Good Ol’ Barnabas
The second of an occasional series
“And Joses, who was also named Barnabas by the apostles (which is translated Son of Encouragement), a Levite of the country of Cyprus, having land, sold it, and brought the money and laid it at the apostles’ feet.”
Acts 4:36-37 (NKJV)
Barnabas was a Levite from the island of Cyprus. No doubt he had some kind of ministry there to his fellow Jews of the time. I suspect he was much loved by those he served. But typical of those who could afford it, he had his wealth tied up in real estate. Since he appears to have sold it quickly, it might have been that he owned land in Judah.
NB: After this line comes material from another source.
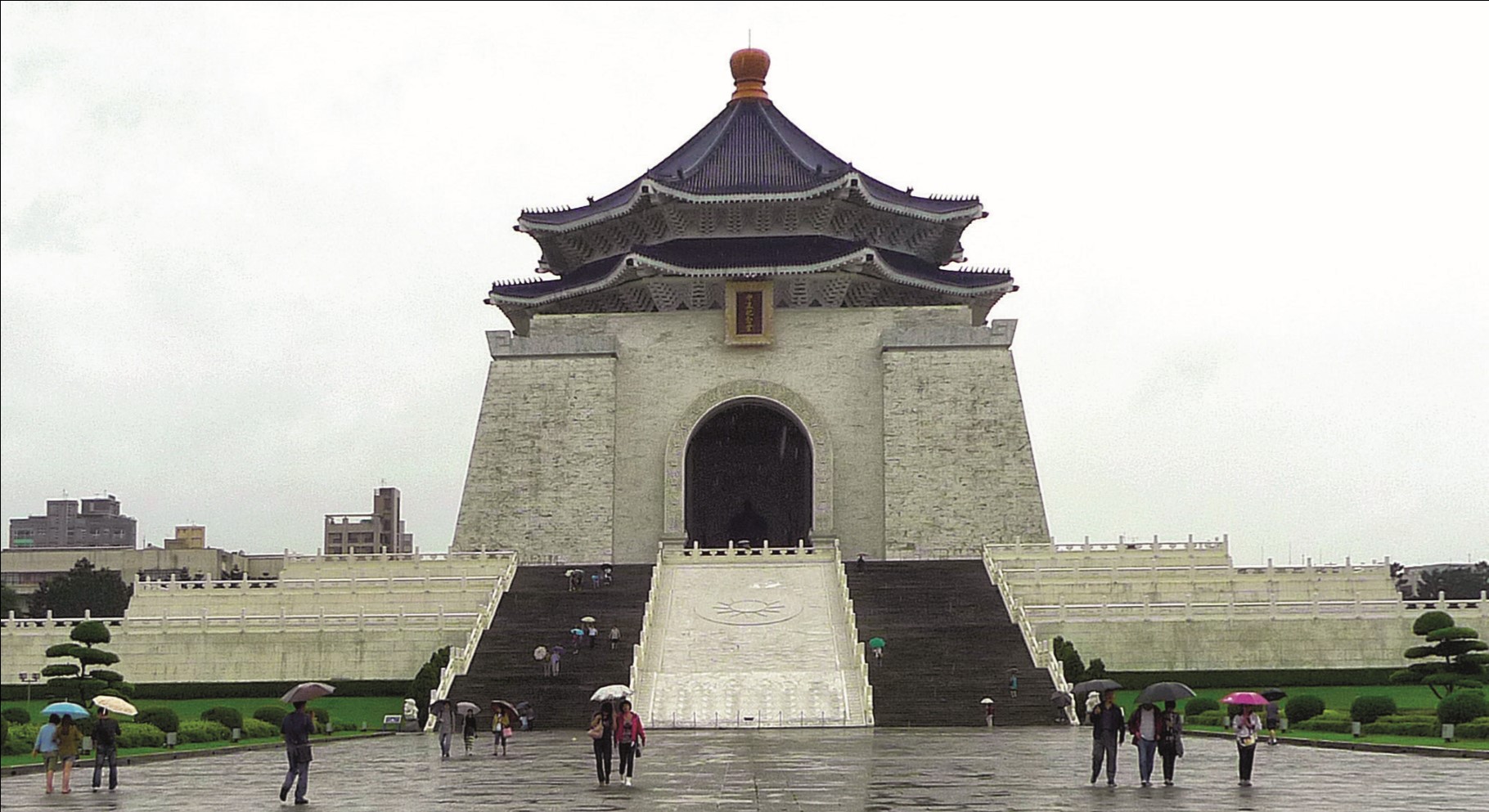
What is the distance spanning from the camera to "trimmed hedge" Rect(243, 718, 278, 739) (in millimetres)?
25672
I imagine him, seeing the plight of so many new converts who had run out of money following their Pentecost conversion, being moved by compassion to sell, sell, sell. You see, most Jews who made the pilgrimage to Israel from foreign lands did so only once or twice in a lifetime. Most came at Passover time, the high feast of the year, or in the autumn. Some might have stayed on for the seven weeks ‘til Pentecost, but many who couldn’t afford to come for Passover or the autumn feasts when, no doubt, hotel and food prices rocketed in Jerusalem, came instead at Pentecost. Just for a long weekend. It was all they could afford.
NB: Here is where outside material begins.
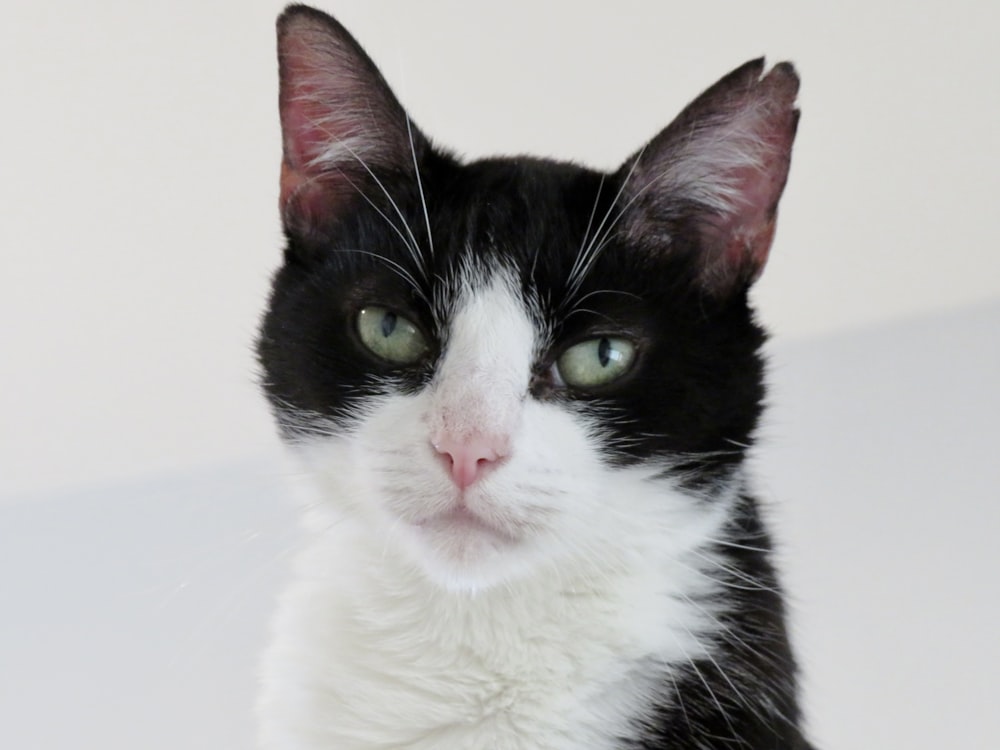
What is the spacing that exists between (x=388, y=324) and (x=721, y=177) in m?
0.44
And now they had stayed longer than they expected. Why did Barnabas (and others) act? Because they were enthusiastic about the new faith and wanted to encourage others, new to the faith, to stick with it—even though money worries were intruding.
Encouragement may be a duty of Christians (1 Thessalonians 5:11), but this was not done out of duty. Barnabas acted out of compassion and enthusiasm. He wanted to encourage others to stick with the faith. And he was willing to sacrifice his all in order to do that.
Regrettably, even among Christians, such motivation is quite rare. History is littered with similar figures, Albert Einstein, Mother Teresa, George Muller, Dr Barnardo, who are often noted just because they are so rare, but also because of what was achieved. All Christians, however, have opportunity to encourage. In little ways, to the individual; not because it is a duty, but because, like Barnabas, they want to.
Most merciful Father, thank you for people like good ol’ Barnabas. Thank you for showing us that helping people needs to come from the heart, not the head. Help is no duty when we think of the help you constantly give us; it becomes a response, a privilege. Thank you, in Jesus’ name we pray.